Now, of course the church has to pay its way. If people don’t give to support mission, ministry and the buildings where they happen, the doors will soon be shut. And we all know that ‘God loves a cheerful giver’ (2 Corinthians 9.7). So do we, if it comes to that. Generosity – when it obviously comes from the heart – is a lovely and loveable thing, not simply when we happen to be the recipients.

But money is always good for a wry smile, whether the subject is income tax, bankers’ bonuses, mortgage rates, or anything else. In my country at least, we all find it slightly embarrassing. And, as a result, many clergy go in the opposite direction to the one who organized that triple collection. We don’t want to put people off, so we don’t mention it.

But one of the little-known facts of the human anatomy is that there is a direct electronic link between two key organs: the heart and the wallet. Actually, and interestingly, the link seems to work in both directions. Of course, someone whose heart has been warmed and transformed by the preaching and living of the gospel will be only too ready to share what they have with the community, the pastor(s) and the teacher(s) through whom they have come to enjoy that transformation and the fellowship that it brings. But, equally, there are many people who have given to God’s work more from a sense of social or civic duty (when a large local church has a special appeal, say) and who, to their surprise and perhaps alarm, find that they are thereupon drawn in and, themselves, transformed.

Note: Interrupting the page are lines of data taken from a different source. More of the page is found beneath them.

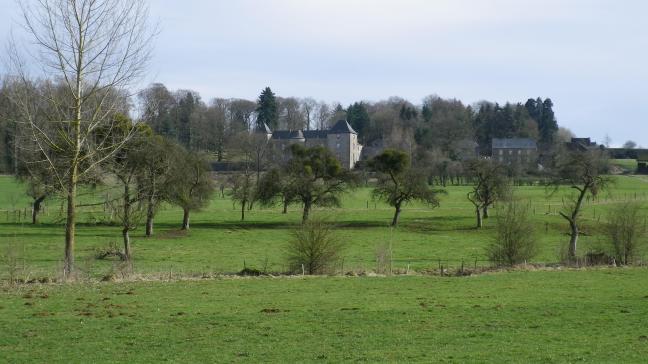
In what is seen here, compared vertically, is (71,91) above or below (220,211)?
above

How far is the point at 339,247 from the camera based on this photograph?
2888 cm

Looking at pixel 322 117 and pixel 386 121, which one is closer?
pixel 386 121

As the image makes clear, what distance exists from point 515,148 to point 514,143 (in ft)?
4.23

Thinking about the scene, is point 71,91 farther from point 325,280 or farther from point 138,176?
point 138,176

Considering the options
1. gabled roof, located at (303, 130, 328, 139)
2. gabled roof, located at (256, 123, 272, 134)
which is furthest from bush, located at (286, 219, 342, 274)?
gabled roof, located at (303, 130, 328, 139)

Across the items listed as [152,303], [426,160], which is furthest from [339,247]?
[426,160]

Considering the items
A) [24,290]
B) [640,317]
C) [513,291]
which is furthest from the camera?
[513,291]

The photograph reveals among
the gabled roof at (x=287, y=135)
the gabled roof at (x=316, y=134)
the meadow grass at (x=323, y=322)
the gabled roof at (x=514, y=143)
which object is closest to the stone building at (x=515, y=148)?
the gabled roof at (x=514, y=143)

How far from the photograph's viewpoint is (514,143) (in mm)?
148250

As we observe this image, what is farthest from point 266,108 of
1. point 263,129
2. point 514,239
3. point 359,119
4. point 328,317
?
point 328,317

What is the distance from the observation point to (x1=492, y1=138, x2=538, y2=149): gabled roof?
148m

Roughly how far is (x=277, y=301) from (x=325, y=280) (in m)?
5.99

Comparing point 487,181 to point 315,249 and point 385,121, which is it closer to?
point 315,249

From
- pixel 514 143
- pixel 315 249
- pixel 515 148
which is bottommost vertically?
pixel 315 249
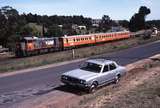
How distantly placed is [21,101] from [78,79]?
120 inches

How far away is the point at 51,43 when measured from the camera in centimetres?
5250

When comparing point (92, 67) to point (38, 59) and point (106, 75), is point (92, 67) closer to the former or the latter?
point (106, 75)

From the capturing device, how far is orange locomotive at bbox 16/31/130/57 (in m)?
47.2

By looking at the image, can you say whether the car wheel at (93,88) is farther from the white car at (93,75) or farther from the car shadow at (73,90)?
the car shadow at (73,90)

In this case, of course, the former link seems to be working better than the latter. The rich people are putting money into the treasury almost as a way of holding it (and the Temple which it supports) at arm’s length. (‘We’ve done our bit,’ you can sense them thinking, ‘so now we won’t have to worry about all that stuff for a while.’) But the widow, putting in two tiny coins, is clearly overflowing with love for God. And, as we know in theory but often forget in practice, what counts is not the amount but the proportion. The rich put in large sums but a small percentage; she put in a tiny sum but the maximum percentage. She was prepared to go without, for herself, rather than stint on giving what she could to God.

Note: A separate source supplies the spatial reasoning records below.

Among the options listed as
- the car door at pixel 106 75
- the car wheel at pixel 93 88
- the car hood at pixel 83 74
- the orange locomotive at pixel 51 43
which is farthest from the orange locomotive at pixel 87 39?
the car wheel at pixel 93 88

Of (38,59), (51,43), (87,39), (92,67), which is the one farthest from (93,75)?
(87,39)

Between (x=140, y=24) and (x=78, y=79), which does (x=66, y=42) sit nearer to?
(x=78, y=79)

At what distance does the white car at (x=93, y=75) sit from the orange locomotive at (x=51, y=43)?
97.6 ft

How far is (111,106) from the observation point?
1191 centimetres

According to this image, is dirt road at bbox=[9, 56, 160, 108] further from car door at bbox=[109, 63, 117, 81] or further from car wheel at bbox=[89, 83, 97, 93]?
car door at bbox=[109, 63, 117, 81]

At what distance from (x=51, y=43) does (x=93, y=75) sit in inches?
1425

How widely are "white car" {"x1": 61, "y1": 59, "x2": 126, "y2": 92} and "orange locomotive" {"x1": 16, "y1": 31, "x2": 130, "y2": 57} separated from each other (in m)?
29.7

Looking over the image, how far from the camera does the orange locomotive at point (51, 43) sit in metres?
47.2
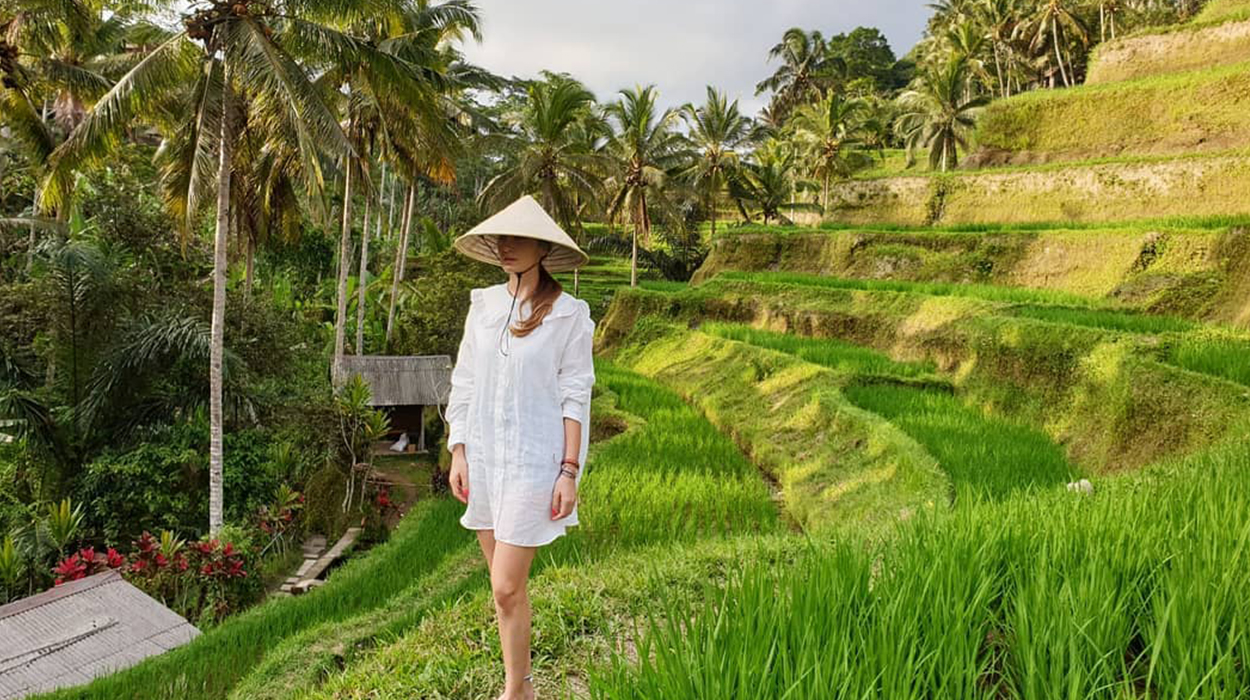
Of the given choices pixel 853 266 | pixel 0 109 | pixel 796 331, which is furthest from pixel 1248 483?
pixel 0 109

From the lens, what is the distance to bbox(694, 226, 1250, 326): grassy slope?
8.63m

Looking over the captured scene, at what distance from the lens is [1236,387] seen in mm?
5074

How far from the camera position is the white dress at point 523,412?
2.39m

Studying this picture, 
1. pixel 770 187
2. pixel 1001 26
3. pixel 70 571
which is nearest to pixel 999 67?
pixel 1001 26

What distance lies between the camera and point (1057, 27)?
33656 mm

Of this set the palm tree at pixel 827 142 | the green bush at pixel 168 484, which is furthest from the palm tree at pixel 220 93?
the palm tree at pixel 827 142

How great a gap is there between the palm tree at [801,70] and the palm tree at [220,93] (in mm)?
43440

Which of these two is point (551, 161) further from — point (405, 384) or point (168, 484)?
point (168, 484)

As a result, of course, she becomes a parade example of that total love for God of which Jesus was speaking earlier in the chapter. This is the last incident before the great discourse in which Jesus predicts the destruction of the Temple, and it’s almost as though Mark has placed it here to say to us that the reality to which the Temple points is alive and well, even in this poor widow. There is such a thing as a total love for God, and it will show up in your giving.

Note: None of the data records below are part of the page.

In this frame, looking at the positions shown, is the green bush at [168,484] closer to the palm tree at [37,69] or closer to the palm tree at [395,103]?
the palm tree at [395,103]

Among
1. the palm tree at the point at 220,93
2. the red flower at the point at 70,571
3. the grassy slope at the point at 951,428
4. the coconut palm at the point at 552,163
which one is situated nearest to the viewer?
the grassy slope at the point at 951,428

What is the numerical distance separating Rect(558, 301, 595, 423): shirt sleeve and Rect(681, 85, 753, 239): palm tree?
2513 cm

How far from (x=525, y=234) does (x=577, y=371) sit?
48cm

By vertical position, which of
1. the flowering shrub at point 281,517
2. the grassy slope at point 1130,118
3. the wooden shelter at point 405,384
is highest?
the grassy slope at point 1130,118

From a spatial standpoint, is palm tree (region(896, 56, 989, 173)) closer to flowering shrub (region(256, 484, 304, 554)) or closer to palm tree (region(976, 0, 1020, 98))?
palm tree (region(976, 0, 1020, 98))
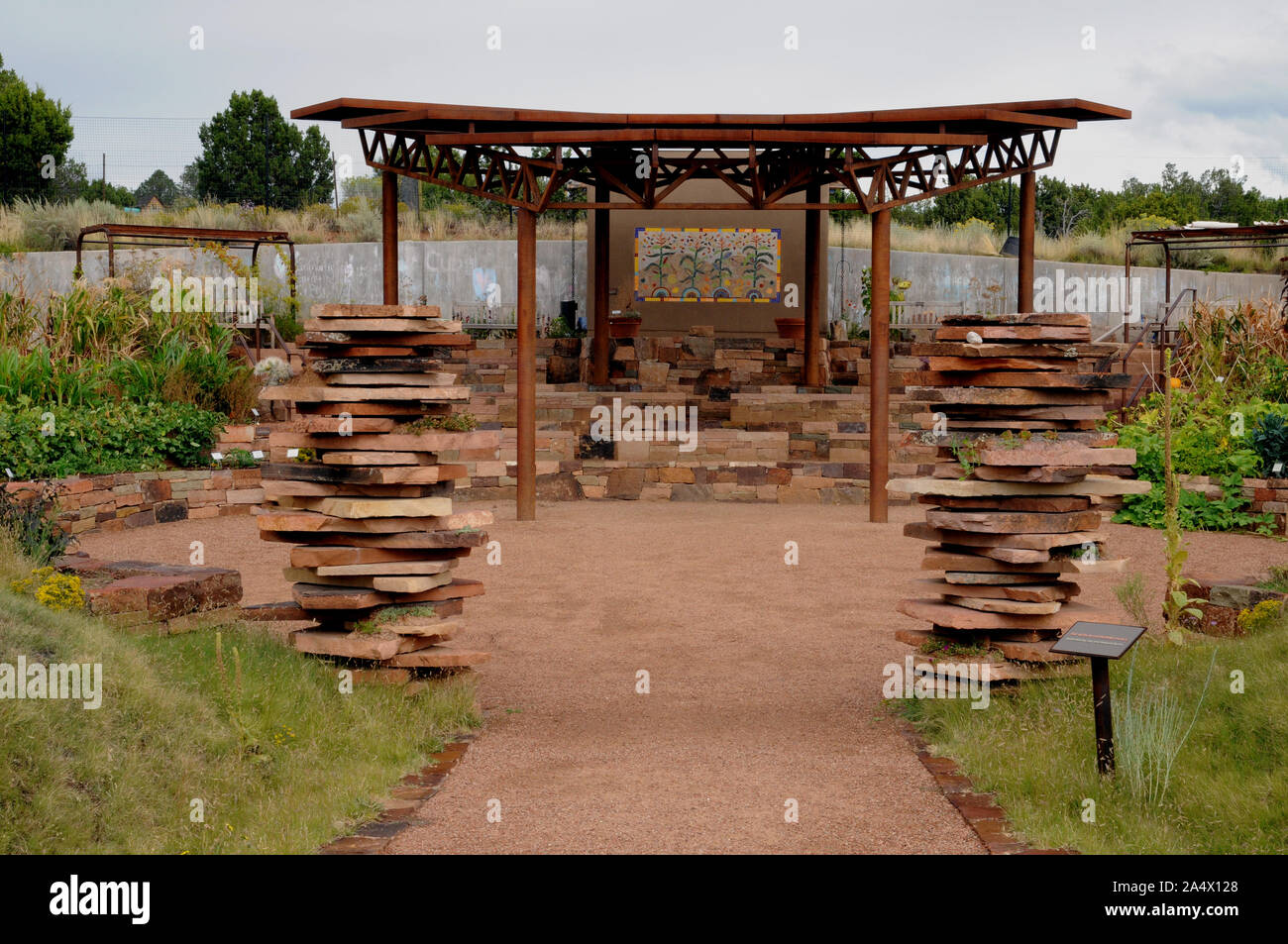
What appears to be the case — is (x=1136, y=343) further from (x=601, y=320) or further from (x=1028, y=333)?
(x=1028, y=333)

This in turn comes through into the life of the Easter people as we see it in Acts and in Paul’s letters. Once God’s new creation has arrived, God’s people can rely on his provision for all their needs; and part of that provision will be in the pockets of their better-off Christian neighbours. The early church lived as a family, a family where the needs of the one would be met directly by the generosity of the other. They were in it together. And this affects the very meaning of the word ‘love’ itself. When Paul tells the Thessalonians that they already love one another and that he wants them to do so more and more (1 Thessalonians 4.9 –10) he doesn’t just mean that they should have nice, warm feelings for one another. ‘Love’ here means ‘charitable concern’, ‘mutual support’ or something like that. I suspect that if members of Paul’s churches were to be miraculously trans-planted into one of today’s Western churches, among the things that would horrify them would be the way in which the vast majority of Christians retreat, when it comes to money, into their own nuclear families and special-interest zones. Of course, our knowledge of the worldwide church and the severe needs suffered by many of our brothers and sisters there is now almost too full: we can’t take it all in, and we certainly don’t think we can do anything about it. We’re right; by ourselves, we can’t. But if God’s people as a whole took the story of the widow’s two coins seriously (and linked them, as Mark fairly obviously links them, with the challenge to love God and our neighbour), it would be surprising just what a difference it could make.

Today

Give us generous hearts, good Lord, that we may show our love for you and for one another in response to all your love for us.